(Dataset entries)
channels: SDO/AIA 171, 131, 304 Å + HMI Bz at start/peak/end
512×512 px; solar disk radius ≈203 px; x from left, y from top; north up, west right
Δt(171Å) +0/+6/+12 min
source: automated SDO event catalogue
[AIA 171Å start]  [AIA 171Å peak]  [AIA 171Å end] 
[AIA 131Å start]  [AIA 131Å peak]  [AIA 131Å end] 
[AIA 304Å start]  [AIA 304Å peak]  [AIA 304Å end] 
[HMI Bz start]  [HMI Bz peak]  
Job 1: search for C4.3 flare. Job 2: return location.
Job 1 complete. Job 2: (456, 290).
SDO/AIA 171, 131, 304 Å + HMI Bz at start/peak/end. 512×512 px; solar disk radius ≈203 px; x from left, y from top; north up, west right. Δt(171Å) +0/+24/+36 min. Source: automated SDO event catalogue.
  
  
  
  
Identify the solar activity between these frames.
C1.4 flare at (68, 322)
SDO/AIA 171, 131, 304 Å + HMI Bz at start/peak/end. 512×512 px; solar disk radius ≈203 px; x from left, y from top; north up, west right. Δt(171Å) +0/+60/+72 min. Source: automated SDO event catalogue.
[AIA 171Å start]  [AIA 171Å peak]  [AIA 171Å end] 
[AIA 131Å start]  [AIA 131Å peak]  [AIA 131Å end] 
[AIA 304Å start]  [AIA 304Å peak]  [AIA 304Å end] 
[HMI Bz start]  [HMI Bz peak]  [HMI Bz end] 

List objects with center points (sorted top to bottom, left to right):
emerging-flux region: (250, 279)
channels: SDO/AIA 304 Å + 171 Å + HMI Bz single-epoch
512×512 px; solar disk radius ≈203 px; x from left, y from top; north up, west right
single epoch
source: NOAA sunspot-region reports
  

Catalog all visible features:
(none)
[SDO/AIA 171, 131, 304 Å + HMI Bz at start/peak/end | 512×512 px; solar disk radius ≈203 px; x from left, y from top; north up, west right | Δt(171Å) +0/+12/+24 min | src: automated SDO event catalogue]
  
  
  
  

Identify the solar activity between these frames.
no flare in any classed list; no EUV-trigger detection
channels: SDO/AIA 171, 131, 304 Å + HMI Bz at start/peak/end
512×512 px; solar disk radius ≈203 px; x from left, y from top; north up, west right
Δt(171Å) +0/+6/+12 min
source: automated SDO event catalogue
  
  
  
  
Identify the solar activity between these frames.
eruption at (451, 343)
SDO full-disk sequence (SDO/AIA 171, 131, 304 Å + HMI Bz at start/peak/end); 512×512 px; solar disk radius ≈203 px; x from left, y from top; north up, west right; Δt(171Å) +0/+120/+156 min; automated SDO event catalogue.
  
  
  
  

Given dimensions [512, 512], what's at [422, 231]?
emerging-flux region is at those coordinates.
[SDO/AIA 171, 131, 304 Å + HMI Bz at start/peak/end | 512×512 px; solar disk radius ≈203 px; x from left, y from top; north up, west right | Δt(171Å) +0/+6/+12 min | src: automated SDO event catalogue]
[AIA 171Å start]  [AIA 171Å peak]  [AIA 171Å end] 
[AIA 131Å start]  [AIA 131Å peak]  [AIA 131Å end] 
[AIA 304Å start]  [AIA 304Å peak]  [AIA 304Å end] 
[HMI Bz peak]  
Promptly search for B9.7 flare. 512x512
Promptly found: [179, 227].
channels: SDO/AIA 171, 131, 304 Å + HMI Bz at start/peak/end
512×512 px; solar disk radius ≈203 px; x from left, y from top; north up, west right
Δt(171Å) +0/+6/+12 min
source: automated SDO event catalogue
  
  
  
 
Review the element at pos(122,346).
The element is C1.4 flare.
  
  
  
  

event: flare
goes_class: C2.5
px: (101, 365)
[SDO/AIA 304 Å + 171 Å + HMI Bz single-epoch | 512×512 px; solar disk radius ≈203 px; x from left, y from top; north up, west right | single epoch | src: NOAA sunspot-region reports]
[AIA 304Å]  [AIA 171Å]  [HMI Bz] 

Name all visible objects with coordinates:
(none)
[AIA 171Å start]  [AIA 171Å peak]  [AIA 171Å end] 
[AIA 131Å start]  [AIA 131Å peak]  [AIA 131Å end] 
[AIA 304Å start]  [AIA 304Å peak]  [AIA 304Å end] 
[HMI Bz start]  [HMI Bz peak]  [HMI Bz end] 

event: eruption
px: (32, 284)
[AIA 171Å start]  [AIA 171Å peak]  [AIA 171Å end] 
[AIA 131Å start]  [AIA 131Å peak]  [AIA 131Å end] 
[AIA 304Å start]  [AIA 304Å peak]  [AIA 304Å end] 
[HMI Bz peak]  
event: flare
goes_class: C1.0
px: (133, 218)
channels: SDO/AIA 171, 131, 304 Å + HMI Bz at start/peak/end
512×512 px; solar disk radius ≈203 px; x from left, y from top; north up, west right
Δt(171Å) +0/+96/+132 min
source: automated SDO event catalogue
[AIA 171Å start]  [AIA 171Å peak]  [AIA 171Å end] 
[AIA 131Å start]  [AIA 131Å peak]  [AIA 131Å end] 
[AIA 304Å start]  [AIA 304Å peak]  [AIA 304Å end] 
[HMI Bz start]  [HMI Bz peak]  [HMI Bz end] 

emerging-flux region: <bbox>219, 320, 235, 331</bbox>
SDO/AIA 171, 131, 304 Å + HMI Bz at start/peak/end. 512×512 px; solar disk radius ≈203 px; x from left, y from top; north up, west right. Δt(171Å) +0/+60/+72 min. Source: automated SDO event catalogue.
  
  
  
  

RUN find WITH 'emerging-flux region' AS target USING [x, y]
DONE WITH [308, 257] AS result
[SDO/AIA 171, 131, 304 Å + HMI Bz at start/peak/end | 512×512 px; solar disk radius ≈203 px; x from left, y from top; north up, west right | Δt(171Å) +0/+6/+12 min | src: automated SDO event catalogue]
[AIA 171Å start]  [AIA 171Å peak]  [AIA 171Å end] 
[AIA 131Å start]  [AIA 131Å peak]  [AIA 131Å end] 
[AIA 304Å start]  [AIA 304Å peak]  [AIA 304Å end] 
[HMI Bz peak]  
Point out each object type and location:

**DIRECTIONS FOR THIS TASK:** Each line from the start of the records through the line holding "Job 1 complete. Job 2: (456, 290)." must be returned exactly; nothing else belongs in the answer.

**ANSWER TO THIS TASK:**
channels: SDO/AIA 171, 131, 304 Å + HMI Bz at start/peak/end
512×512 px; solar disk radius ≈203 px; x from left, y from top; north up, west right
Δt(171Å) +0/+6/+12 min
source: automated SDO event catalogue
[AIA 171Å start]  [AIA 171Å peak]  [AIA 171Å end] 
[AIA 131Å start]  [AIA 131Å peak]  [AIA 131Å end] 
[AIA 304Å start]  [AIA 304Å peak]  [AIA 304Å end] 
[HMI Bz start]  [HMI Bz peak]  
Job 1: search for C4.3 flare. Job 2: return location.
Job 1 complete. Job 2: (456, 290).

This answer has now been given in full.